Note for implementer: this is the meatiest backend task — the central→site relay direction and the site-side parked-operation mutation are both required. If the site operation-tracking Retry/Discard primitive already exists for cached calls, reuse it; only add the message plumbing.

Commit: feat(sitecallaudit): central→site Retry/Discard relay for parked operations

Task 6: Site Calls UI page + nav + Audit drill-in

What: Build the Central UI Site Calls page — a near-mirror of NotificationReport.razor. Spec: Component-SiteCallAudit.md.

Files:

  • Create: src/ScadaLink.CentralUI/Components/Pages/SiteCalls/SiteCallsReport.razor (+ .razor.cs) — route @page "/site-calls/report", RequireDeployment (or OperationalAudit) auth to match the Notifications report gating. Structure (per the form-layout memory: header, filter card, results table, paging, modal):
    • Filter card: Status, Kind, Source site, Target keyword, date range, "Stuck only" checkbox, Clear/Query.
    • Results table columns: TrackedOperationId, Source site, Kind, Target, Status (badge + Stuck indicator), Retries, Last error, Created, Updated, Actions.
    • Actions column: a "View audit history" link href="/audit/log?correlationId=@row.TrackedOperationId" (the TrackedOperationId is the audit CorrelationId) — mirror NotificationReport.razor:172; plus Retry/Discard buttons shown only on Parked rows (none on Failed).
    • Keyset Previous/Next paging; double-click row → detail modal (body shows full row + LastError; reuse the Notifications detail-modal idiom — never MarkupString).
  • Modify: src/ScadaLink.CentralUI/Components/Layout/NavMenu.razor — register the Site Calls page (own "Site Calls" section, or under an existing group, consistent with the Notifications / Audit section pattern at lines ~65129).
  • Modify: src/ScadaLink.CentralUI/Components/Pages/Audit/AuditLogPage.razor.cs — confirm ?correlationId= drill-in already covers this (it does); no change expected — just verify.
  • Test: tests/ScadaLink.CentralUI.Tests/Pages/ (bUnit — scaffold, paging, parked-only actions, drill-in link), tests/ScadaLink.CentralUI.PlaywrightTests/SiteCalls/SiteCallsPageTests.cs (new).
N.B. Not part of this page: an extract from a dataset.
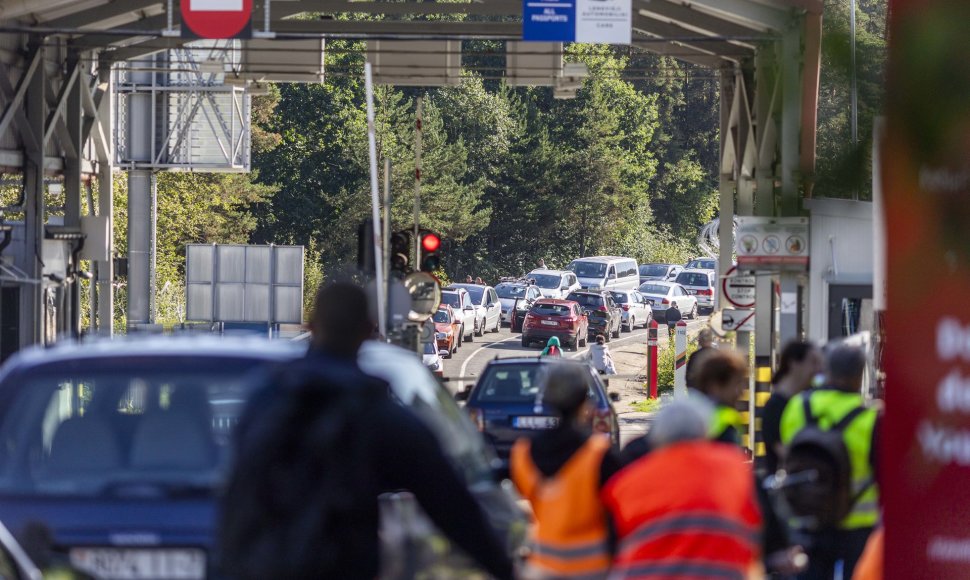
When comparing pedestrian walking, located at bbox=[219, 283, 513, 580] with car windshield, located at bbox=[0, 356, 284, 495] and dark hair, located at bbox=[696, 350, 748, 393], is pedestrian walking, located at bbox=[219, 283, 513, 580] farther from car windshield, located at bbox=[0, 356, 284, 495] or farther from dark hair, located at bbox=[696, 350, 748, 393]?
dark hair, located at bbox=[696, 350, 748, 393]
Use the frontend-design skill for page/component styling guidance. Blazor Server + Bootstrap only; custom components; clean corporate aesthetic.

Commit: feat(centralui): Site Calls page with Retry/Discard and Audit drill-in

Task 7: Site Call KPI tiles + Health dashboard integration

What: Surface Site Call Audit KPIs on the Health dashboard, mirroring the Notification Outbox tiles + AuditKpiTiles.

Files:

  • Create: src/ScadaLink.CentralUI/Components/Health/SiteCallKpiTiles.razor (+ .razor.cs) — mirror Components/Health/AuditKpiTiles.razor; tiles for Buffered, Parked (danger border if >0), Stuck (warning border if >0); each tile navigates to /site-calls/report with a query-string filter.
  • Modify: src/ScadaLink.CentralUI/Components/Pages/Monitoring/Health.razor (+ code-behind) — add a "Site Calls" KPI section between the Notification Outbox and Audit Log sections; load via CommunicationService.GetSiteCallKpisAsync (Task 4).
  • Test: tests/ScadaLink.CentralUI.Tests/ (bUnit — tile rendering, threshold borders, navigation targets).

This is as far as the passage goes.